A limited company is a legal entity that exists separate from its owners. This makes it possible to set one up without having to pay corporation tax. You can choose whether to be taxed as an individual or a company. If you are an individual, you can deduct expenses incurred while running the business from your income taxes. In contrast, if you are a limited company, you must include all of your profits in your taxable income.
Setting up a limited company in the UK is easy. All you need is a bank account and a few documents. To start, you need to decide what type of company you want to form – a public limited company, a private limited company, or a charity. Then you need to fill out some forms. Once you have done this, you can apply online.
There are several advantages to setting up a limited company in Britain. One advantage is that you cannot be personally liable for debts incurred by the company. Another benefit is that you can claim deductions for certain expenses. For example, you could claim depreciation on equipment used in your business.
However, there are disadvantages to forming a limited company in the British Isles. One disadvantage is that the company does not allow shareholders to take dividends. Another drawback is that you cannot use the company to buy property. Finally, you cannot transfer shares to family members.
Establishing a limited company—would that be the most beneficial choice for you?
Limited companies are great for people looking to protect their personal assets, or those who don’t want to take on unlimited liability. They’re also a good choice if you want to operate under a different name – like a brand name – without having to register it.

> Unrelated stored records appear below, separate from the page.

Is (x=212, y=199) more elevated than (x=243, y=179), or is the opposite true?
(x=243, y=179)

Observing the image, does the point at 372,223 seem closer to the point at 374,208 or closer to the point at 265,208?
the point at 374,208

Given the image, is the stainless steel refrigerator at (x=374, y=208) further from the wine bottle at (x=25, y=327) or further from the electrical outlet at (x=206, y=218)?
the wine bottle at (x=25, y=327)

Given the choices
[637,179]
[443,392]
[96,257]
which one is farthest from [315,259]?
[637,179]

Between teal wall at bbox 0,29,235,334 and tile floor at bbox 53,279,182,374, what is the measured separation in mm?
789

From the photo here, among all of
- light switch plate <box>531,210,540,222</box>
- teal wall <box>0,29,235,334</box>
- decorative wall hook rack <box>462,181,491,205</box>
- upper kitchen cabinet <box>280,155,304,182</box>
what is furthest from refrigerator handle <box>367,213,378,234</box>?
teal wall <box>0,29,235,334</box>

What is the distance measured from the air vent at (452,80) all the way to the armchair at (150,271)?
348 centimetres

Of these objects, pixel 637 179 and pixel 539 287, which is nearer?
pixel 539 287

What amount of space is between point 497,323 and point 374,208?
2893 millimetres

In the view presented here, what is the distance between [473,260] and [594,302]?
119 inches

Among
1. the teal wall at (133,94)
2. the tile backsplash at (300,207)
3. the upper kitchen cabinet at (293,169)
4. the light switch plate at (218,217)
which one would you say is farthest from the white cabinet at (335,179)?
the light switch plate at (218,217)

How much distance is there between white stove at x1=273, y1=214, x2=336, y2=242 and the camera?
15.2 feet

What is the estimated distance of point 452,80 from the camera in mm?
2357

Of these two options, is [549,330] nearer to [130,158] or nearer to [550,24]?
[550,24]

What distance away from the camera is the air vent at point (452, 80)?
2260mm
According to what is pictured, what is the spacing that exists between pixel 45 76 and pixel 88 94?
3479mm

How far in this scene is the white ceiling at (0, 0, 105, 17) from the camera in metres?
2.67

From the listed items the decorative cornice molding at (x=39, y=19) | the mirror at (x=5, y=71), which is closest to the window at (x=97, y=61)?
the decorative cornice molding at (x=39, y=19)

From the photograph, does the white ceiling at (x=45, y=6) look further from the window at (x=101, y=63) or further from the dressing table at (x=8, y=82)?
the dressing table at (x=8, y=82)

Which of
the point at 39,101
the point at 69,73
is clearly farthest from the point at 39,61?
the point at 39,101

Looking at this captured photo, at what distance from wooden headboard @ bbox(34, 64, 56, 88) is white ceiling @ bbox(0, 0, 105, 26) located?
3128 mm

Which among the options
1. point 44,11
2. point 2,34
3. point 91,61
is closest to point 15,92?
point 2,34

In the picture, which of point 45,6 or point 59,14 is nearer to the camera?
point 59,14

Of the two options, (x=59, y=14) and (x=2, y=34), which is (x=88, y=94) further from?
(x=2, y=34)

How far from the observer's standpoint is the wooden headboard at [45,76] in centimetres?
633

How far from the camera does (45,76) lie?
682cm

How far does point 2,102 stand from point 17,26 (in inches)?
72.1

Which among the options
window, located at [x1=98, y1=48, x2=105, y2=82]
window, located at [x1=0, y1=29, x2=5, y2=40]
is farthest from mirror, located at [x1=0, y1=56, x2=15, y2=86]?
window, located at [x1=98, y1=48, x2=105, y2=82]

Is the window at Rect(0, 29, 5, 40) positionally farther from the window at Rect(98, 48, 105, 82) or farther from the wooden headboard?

A limited company is a legal entity that exists separate from its members. Members are called “members”, directors are called “directors” and shareholders are called “shareholders”. A limited company is a type of corporation where there are no shares, just members. This means that the company itself owns everything. There are three types of limited companies: public limited companies, private limited companies and unincorporated associations.
Public limited companies must make their accounts publicly available. Private limited companies do not have to publish their accounts. Unincorporated associations are similar to sole traders, except they cannot trade goods or services.
The main differences between a limited company and sole trader are that a limited company requires an annual return, and it is possible to sue a member personally.
Frequently Asked Questions
Do I require a business checking account?
There are many reasons why a limited company needs a business bank account. They include:
• Paying invoices
• Receiving payments
• Managing cash flow
• Keeping track of expenses
• Using online banking
• Monitoring transactions
When may I begin doing business with my new company?
You can start trading through your newly formed Limited Company immediately after it is officially registered at Companies House. This is known as being ‘Registered’. Once you are Registered, you can trade under the name of your company and begin making payments to HM Revenue & Customs (HMRC).
The registration process takes around 2 weeks depending on how quickly you complete the forms. If you want to know what documents you need to provide, check out our guide here.
Once you’re ready to register, you’ll need to fill out the following documents:
• Certificate of Incorporation – This document sets out the rules about who owns your company and who can run it. Your directors must sign this certificate to confirm that they agree with everything written inside.
• Memorandum of Association – This sets out the purpose of your company and explains how it will operate. A board of directors must sign this document to confirm that they agree to the way the company will work.
• Articles of Association – These set out the specific rules about how your company will be run. Directors must sign this document to show that they agree to follow the rules laid down in the articles.
• Deed poll – This confirms that everyone who holds shares in the company has agreed to be bound by the rules contained within the articles of association.